Further, a power sub key 4 is provided on the upper portion of the main body 10, and the image forming apparatus can be shifted to the energy saving mode by operating the power sub key 4, and the power sub key 4 is operated in the energy saving mode. By doing so, it is possible to return to the normal mode.

A door including a front door (front cover) 5 and a toner cover 8 is provided on the front side of the main body 10 so as to be openable and closable, and the front door 5 and the toner cover 8 are opened when maintenance or parts replacement is performed. It can be in a state.
The front door 5 is composed of two covers, a left door (left door) and a right door (right door), and a switch that is turned on / off in conjunction with the opening and closing of the left door and the right door is shown in the figure. Although one is provided inside each of the left door and the right door.
The main body 10 is provided with a paper feed tray 6, and the image forming apparatus forms an image on a recording medium including paper and an OHP sheet stored in the paper feed tray 6.

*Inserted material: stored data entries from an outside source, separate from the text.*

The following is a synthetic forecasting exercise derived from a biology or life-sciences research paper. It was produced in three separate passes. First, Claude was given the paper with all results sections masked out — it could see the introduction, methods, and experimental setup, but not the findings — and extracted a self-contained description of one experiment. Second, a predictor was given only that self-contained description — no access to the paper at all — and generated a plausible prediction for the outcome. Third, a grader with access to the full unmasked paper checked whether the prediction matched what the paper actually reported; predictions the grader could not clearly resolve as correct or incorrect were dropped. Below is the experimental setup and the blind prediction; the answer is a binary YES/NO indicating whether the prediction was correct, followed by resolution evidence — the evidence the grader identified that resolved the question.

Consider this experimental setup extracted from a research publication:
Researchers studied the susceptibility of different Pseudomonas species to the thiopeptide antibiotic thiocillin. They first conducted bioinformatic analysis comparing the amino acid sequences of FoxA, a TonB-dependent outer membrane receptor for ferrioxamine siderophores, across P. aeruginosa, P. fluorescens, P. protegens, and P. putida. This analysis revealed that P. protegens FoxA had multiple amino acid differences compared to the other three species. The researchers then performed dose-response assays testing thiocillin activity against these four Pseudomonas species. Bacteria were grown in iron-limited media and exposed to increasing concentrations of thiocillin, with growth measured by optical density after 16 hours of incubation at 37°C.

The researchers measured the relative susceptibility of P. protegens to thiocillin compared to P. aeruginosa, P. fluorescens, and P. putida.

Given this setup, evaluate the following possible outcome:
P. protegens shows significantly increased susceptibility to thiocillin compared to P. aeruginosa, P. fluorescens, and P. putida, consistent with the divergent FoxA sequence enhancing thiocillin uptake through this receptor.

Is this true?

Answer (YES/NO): NO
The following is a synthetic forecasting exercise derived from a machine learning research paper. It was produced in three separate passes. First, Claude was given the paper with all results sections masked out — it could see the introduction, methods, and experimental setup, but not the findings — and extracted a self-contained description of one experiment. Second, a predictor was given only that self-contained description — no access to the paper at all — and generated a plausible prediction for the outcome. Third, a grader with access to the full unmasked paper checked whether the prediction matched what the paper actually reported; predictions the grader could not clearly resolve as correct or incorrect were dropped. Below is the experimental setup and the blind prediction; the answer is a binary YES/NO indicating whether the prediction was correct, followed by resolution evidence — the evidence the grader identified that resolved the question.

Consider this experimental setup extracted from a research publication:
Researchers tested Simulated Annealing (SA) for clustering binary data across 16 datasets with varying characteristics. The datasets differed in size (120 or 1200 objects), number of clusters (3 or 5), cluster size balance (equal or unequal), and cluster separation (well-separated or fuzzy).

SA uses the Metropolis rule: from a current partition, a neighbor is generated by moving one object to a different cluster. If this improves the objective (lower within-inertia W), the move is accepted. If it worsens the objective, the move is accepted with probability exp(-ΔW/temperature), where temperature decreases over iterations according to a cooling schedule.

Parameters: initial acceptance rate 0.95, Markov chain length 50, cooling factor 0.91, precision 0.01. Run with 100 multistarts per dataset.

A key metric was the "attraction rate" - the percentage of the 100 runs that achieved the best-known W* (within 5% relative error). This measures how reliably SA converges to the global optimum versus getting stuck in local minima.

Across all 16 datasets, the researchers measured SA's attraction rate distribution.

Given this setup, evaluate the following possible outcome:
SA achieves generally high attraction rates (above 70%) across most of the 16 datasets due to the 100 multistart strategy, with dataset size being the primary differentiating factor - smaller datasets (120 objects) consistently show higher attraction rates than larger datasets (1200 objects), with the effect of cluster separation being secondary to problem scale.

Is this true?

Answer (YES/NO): NO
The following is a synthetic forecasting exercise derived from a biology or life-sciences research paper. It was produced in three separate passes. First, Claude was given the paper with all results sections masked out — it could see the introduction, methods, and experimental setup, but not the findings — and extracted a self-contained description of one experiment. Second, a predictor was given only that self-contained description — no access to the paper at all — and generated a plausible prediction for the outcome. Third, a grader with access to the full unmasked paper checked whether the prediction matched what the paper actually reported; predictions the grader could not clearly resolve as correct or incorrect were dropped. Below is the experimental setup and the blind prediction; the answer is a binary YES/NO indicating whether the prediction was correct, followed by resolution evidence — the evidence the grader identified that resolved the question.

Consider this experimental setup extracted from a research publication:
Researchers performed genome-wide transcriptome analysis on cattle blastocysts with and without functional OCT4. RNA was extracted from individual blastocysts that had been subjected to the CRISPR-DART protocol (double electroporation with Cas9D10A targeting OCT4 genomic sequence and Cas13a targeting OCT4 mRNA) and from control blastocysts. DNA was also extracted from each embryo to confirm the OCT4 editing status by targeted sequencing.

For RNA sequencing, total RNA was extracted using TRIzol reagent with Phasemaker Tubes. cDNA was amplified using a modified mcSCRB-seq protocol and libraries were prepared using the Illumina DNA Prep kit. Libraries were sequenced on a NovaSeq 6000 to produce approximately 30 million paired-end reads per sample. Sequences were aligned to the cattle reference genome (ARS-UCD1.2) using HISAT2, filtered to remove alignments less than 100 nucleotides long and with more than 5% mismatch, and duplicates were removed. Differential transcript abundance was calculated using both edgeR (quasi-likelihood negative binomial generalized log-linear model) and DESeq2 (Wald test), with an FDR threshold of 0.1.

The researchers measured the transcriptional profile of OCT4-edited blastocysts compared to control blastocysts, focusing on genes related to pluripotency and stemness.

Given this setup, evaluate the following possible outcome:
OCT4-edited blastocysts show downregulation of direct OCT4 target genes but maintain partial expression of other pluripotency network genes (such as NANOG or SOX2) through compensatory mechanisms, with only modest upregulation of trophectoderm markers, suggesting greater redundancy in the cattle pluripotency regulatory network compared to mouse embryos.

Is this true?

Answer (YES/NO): NO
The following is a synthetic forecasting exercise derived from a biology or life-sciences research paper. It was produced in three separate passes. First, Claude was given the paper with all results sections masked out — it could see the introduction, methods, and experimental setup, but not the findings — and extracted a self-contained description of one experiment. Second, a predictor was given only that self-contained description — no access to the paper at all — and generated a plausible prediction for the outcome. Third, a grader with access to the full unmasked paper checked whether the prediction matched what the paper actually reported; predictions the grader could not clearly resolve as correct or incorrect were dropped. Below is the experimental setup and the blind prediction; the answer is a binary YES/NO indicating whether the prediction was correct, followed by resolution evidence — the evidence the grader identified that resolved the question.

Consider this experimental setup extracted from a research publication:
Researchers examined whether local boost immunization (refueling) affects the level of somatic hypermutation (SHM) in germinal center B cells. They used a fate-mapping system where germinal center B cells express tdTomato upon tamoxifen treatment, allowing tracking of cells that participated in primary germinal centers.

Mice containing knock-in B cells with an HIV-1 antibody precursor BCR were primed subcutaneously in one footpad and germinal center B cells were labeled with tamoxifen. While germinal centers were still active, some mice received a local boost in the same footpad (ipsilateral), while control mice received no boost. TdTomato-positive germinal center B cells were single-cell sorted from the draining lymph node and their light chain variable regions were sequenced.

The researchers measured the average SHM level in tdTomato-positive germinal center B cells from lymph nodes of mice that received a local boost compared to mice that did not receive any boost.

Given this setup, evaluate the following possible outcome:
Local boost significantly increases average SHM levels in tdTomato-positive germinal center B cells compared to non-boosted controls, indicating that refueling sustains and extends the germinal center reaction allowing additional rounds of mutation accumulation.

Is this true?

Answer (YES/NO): NO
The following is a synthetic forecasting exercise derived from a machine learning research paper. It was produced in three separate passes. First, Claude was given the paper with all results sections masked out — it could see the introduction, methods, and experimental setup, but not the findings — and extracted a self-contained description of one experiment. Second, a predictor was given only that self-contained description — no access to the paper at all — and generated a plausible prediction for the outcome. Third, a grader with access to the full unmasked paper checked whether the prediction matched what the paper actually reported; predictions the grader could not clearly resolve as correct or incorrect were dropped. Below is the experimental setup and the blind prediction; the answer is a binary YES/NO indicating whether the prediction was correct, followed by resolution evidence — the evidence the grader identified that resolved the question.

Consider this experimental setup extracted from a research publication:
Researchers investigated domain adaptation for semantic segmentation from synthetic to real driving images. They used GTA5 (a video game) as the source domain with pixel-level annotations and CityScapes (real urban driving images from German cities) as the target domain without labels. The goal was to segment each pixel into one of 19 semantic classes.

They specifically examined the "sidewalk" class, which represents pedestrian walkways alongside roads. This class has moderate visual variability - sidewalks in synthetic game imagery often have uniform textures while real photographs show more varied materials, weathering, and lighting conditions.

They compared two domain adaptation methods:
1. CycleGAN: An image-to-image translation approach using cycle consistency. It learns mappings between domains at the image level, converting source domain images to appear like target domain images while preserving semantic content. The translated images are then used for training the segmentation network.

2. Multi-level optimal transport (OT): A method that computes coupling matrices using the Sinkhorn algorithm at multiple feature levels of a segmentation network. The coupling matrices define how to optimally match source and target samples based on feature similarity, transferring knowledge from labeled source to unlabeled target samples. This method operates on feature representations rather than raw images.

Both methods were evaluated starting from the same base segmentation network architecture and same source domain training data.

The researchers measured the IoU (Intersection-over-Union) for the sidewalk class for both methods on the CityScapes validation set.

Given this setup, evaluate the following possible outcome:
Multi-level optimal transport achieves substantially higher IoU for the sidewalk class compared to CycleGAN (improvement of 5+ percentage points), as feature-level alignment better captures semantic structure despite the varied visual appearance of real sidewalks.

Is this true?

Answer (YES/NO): NO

FIG. 1 is a block diagram showing a configuration of a main part according to the present invention including a control unit of the image forming apparatus shown in FIG.
The power supply device 20 includes a 5VDC power supply circuit 21 that supplies a current of 5V voltage to the control unit 51 and the relay unit 40 of the control device 50, and a 24VDC power supply that supplies a current of 24V voltage to the load unit 52 via the relay unit 40. The circuit 22 comprises a plurality of direct current (DC) power supplies.
As described above, power supply to the control unit 51 and the relay unit 40 and power supply to the load unit 52 are performed by different DC power supply circuits.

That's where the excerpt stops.